Requisitos de dados adicionais
Os identificadores de produto são um conjunto de códigos utilizados por fabricantes, vendedores, plataformas e marketplaces para identificar os respetivos produtos.
A partir de 1 de julho de 2026, as autoridades alfandegárias vão exigir três códigos para as mercadorias de consumo importadas para a UE com um valor intrínseco não superior a 150 euros durante o processo de desalfandegamento. Isto será aplicado a partir de 1 de novembro de 2026.
- Identificador de produto do comerciante – o código único do comerciante para identificar as mercadorias, normalmente o SKU (Unidade de manutenção de stock), o código do artigo ou o código de produto.

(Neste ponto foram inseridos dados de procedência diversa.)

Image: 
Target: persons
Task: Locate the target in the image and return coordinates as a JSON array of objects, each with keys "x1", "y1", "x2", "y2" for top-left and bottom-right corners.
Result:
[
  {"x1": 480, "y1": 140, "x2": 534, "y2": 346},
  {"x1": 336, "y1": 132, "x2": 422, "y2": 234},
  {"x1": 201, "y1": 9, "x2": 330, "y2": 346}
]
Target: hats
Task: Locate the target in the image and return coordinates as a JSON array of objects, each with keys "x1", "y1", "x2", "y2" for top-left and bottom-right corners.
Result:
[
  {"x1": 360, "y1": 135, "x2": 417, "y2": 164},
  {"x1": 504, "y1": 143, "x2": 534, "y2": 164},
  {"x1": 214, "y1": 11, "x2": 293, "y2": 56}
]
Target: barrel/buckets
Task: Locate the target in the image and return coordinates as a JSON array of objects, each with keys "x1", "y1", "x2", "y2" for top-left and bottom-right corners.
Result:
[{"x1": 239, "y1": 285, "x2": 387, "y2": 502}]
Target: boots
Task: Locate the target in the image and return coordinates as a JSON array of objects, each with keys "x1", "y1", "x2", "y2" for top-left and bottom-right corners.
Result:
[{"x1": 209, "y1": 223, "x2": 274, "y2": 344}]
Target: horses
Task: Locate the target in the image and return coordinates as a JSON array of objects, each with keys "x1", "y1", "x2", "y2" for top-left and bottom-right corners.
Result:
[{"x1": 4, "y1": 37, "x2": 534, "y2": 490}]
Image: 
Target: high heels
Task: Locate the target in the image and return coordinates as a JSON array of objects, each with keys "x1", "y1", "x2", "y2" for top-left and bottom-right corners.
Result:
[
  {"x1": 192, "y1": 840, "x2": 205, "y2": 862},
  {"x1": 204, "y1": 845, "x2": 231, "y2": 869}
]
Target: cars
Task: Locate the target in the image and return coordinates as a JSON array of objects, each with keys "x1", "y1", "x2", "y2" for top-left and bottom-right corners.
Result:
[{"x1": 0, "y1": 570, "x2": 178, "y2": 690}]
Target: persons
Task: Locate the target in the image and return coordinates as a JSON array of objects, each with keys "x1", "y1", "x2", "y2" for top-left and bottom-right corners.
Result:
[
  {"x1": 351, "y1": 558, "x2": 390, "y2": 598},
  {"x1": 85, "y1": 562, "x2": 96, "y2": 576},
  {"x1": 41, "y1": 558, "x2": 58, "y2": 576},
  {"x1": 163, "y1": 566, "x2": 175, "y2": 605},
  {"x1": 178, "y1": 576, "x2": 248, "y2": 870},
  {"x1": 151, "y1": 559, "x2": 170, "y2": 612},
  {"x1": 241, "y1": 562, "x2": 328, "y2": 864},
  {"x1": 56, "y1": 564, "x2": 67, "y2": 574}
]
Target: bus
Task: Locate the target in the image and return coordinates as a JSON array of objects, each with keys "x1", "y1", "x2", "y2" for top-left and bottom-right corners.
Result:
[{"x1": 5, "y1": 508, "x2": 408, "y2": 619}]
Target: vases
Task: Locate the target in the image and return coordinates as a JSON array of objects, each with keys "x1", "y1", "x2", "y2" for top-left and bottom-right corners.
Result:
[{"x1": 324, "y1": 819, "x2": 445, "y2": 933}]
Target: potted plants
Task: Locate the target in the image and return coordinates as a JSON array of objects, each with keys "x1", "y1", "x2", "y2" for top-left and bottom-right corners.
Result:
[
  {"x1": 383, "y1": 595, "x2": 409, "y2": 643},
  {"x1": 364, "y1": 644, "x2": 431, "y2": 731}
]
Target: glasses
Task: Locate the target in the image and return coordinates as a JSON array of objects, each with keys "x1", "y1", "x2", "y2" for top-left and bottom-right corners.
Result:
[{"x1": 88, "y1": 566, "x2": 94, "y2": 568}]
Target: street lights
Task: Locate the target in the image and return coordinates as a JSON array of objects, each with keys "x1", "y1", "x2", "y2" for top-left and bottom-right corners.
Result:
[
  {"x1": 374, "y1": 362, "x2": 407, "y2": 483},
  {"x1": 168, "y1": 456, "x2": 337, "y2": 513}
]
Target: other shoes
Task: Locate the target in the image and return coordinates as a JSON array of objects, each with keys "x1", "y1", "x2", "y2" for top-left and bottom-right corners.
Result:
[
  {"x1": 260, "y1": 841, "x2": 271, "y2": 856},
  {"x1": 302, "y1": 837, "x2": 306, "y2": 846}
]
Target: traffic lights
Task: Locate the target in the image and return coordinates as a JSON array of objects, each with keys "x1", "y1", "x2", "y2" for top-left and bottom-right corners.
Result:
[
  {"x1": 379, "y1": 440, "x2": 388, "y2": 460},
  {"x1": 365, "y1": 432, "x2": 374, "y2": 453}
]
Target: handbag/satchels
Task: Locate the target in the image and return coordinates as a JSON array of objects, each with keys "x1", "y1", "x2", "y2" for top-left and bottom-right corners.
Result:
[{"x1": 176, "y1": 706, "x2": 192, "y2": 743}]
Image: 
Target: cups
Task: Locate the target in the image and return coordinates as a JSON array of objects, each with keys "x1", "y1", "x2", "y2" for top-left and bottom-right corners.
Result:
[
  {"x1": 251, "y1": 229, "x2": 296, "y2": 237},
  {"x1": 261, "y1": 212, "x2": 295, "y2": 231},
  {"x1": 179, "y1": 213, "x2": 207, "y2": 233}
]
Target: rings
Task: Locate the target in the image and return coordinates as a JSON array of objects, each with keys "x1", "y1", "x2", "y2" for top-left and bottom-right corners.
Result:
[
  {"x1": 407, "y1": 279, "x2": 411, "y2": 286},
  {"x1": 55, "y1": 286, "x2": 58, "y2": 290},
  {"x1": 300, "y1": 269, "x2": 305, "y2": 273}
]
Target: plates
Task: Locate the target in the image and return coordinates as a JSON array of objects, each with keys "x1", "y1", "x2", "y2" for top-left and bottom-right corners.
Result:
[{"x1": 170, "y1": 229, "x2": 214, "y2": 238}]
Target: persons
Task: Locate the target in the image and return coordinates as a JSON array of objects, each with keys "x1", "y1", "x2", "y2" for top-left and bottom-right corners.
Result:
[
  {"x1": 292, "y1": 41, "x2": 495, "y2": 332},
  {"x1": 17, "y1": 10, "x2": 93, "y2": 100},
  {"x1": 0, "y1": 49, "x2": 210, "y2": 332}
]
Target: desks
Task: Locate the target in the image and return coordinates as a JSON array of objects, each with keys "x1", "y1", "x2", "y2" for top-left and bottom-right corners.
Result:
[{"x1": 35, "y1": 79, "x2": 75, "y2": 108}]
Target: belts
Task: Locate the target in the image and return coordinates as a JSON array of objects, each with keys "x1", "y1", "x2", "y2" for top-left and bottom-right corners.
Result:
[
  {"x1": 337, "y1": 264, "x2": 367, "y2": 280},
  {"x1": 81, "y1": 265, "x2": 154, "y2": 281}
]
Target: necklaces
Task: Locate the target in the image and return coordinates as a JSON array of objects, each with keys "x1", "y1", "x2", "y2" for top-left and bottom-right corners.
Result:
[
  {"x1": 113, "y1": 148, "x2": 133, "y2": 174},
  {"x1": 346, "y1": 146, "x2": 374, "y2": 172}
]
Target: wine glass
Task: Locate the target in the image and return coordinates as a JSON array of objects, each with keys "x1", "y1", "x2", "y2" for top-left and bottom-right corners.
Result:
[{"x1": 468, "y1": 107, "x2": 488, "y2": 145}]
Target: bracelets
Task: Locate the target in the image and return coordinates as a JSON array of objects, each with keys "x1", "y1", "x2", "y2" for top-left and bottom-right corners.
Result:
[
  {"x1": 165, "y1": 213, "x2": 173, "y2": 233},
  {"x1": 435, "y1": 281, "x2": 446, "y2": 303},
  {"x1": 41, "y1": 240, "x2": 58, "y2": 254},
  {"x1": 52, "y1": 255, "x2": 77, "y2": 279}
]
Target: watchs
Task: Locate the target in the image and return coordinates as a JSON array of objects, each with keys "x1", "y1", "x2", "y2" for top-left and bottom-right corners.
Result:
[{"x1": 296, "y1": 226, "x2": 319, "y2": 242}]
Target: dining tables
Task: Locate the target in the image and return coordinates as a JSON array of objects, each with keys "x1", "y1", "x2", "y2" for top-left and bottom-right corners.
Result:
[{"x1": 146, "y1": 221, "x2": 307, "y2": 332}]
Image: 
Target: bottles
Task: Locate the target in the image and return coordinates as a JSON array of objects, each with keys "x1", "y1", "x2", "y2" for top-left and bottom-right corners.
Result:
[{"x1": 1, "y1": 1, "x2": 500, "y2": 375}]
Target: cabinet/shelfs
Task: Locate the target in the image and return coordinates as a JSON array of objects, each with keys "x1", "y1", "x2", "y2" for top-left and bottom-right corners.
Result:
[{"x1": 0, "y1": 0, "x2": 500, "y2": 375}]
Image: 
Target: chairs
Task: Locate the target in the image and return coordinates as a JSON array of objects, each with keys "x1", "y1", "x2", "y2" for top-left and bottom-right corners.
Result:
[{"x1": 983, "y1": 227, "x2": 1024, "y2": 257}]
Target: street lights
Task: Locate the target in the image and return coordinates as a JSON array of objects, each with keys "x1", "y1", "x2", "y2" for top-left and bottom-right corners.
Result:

- Identificador de produto do fabricante não padronizado – um código único do fabricante ou fornecedor de produtos, atribuído a um produto individual.
- Identificador de produto do fabricante padronizado (apenas se existir) – atribuído por um organismo de normalização da indústria global com um código de barras quando o produto do fabricante cumpre as normas globais de um organismo administrador. O código de barras é o mesmo para todos os retalhistas que vendem o produto exato.
Recomendamos vivamente a adição dos três identificadores de produtos a partir de 1 de julho de 2026, para ajudar a garantir um desalfandegamento sem problemas das expedições de baixo valor que cheguem à UE em preparação para a aplicação a 1 de novembro de 2026, seguindo as orientações das autoridades da União Europeia.
Este requisito de dados não se aplica às importações B2B registadas para efeitos de IVA.
Mantenha-se a par dos novos regulamentos com o nosso guia de Identificadores de Produtos
Taxa de manuseamento da UE
Em paralelo, a Comissão Europeia propôs também uma nova taxa de processamento à escala da UE sobre mercadorias de baixo valor, cuja introdução está prevista para 1 de novembro de 2026. Vamos partilhar atualizações assim que estiverem disponíveis mais informações.
Preciso de alterar a forma como envio encomendas de baixo valor para a UE?
É possível que agora os requisitos de declaração sejam aplicáveis às suas expedições. Poderá ser necessário declarar as suas mercadorias às autoridades através de um processo diferente do anteriormente utilizado. O nosso sistema de Documentos de comércio eletrónico (ETD) agiliza este processo para si.
O nosso sistema de Documentos de comércio eletrónico (ETD*) orienta no fornecimento destas informações corretamente à primeira tentativa.
* – se aplicável no respetivo mercado
Sou um vendedor fora da UE: como posso reduzir custos alfandegários inesperados para os meus clientes?
O primeiro passo é acordar com os seus clientes quem será responsável pelo pagamento dos custos de carga, bem como de quaisquer direitos alfandegários, impostos e taxas. Isto é abrangido pelos Incoterms, que deve incluir no seu contrato de venda, bem como na fatura comercial das mercadorias. Em segundo lugar, no momento da expedição, deve selecionar as condições de expedição da FedEx que correspondam ao acordo estabelecido com o cliente. Utilize a opção Cobrança ao Expedidor para receber a fatura da FedEx relativa a quaisquer direitos alfandegários, impostos, taxas e sobretaxas, caso tenha acordado com o comprador que as mercadorias seriam entregues com direitos pagos.
Como a FedEx ajuda a preparar-se
Para garantir um desalfandegamento sem problemas e evitar atrasos, a FedEx fornece ferramentas para ajudar a enviar as seguintes informações na forma de uma fatura comercial:
- Informações de contacto do destinatário, incluindo nome, e-mail e número de telefone
- Descrição clara e exata das mercadorias
- Recomenda-se o código da tarifa SH
- Informações precisas sobre a origem de fabrico
- Declarações verdadeiras e precisas de valores
- Detalhes de cada item individual dentro da expedição
- Indicação clara de quem paga os direitos e taxas
O nosso sistema de Documentos de comércio eletrónico (ETD*) orienta no fornecimento destas informações corretamente à primeira tentativa.